Market forces rained on the parade of Pieris Pharmaceuticals, Inc. (NASDAQ:PIRS) shareholders today, when the covering analyst downgraded their forecasts for this year. Both revenue and earnings per share (EPS) estimates were cut sharply as the analyst factored in the latest outlook for the business, concluding that they were too optimistic previously.
After the downgrade, the consensus from Pieris Pharmaceuticals' single analyst is for revenues of US$24m in 2022, which would reflect a chunky 13% decline in sales compared to the last year of performance. Losses are expected to be contained, narrowing 16% from last year to US$0.47. Yet prior to the latest estimates, the analyst had been forecasting revenues of US$46m and losses of US$0.41 per share in 2022. So there's been quite a change-up of views after the recent consensus updates, with the analyst making a serious cut to their revenue forecasts while also expecting losses per share to increase.
Check out our latest analysis for Pieris Pharmaceuticals
The consensus price target fell 13% to US$7.00, implicitly signalling that lower earnings per share are a leading indicator for Pieris Pharmaceuticals' valuation.

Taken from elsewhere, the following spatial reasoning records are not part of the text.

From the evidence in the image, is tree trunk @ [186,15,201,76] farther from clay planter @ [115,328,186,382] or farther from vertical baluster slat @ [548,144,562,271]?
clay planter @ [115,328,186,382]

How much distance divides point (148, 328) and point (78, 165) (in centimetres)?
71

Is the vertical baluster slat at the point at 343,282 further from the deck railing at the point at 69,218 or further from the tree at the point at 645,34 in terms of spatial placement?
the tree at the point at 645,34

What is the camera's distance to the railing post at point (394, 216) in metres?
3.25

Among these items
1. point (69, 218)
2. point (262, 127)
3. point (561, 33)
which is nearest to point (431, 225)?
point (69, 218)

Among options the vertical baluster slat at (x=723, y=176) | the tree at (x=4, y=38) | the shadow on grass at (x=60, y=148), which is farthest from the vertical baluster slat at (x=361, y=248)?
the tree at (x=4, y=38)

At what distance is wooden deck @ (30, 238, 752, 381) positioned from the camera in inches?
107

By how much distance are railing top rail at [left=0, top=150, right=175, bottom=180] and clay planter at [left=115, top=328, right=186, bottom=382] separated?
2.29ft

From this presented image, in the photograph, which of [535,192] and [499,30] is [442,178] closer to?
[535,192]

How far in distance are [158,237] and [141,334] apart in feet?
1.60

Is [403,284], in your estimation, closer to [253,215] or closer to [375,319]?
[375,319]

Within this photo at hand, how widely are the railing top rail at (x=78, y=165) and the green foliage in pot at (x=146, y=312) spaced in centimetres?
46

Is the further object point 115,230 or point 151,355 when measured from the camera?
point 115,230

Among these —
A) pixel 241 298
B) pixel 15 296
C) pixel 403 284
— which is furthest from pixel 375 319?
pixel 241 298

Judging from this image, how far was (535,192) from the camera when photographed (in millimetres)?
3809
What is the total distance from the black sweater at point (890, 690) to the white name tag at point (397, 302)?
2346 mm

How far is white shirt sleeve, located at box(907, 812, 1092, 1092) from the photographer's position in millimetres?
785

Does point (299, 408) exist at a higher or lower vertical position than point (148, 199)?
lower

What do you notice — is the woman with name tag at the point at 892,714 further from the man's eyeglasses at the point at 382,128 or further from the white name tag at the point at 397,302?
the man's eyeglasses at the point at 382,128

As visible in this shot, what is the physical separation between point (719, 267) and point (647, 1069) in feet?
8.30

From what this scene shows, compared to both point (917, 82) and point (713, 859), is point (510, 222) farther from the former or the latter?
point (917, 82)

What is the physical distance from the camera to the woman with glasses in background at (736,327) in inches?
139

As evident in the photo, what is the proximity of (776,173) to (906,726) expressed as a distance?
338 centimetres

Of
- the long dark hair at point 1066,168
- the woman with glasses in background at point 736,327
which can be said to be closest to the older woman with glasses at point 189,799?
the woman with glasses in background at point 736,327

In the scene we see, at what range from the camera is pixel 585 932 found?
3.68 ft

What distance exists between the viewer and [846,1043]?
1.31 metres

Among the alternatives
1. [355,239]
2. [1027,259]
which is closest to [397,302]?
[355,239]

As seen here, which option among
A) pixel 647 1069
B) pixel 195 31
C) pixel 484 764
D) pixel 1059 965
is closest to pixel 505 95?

These estimates are interesting, but it can be useful to paint some more broad strokes when seeing how forecasts compare, both to the Pieris Pharmaceuticals' past performance and to peers in the same industry. These estimates imply that sales are expected to slow, with a forecast annualised revenue decline of 24% by the end of 2022. This indicates a significant reduction from annual growth of 5.8% over the last five years. Compare this with our data, which suggests that other companies in the same industry are, in aggregate, expected to see their revenue grow 15% per year. It's pretty clear that Pieris Pharmaceuticals' revenues are expected to perform substantially worse than the wider industry.
The Bottom Line
The most important thing to take away is that the analyst increased their loss per share estimates for this year. Regrettably, they also downgraded their revenue estimates, and the latest forecasts imply the business will grow sales slower than the wider market. After such a stark change in sentiment from the analyst, we'd understand if readers now felt a bit wary of Pieris Pharmaceuticals.
After a downgrade like this, it's pretty clear that previous forecasts were too optimistic. What's more, we've spotted several possible issues with Pieris Pharmaceuticals' business, like dilutive stock issuance over the past year. For more information, you can click here to discover this and the 2 other flags we've identified.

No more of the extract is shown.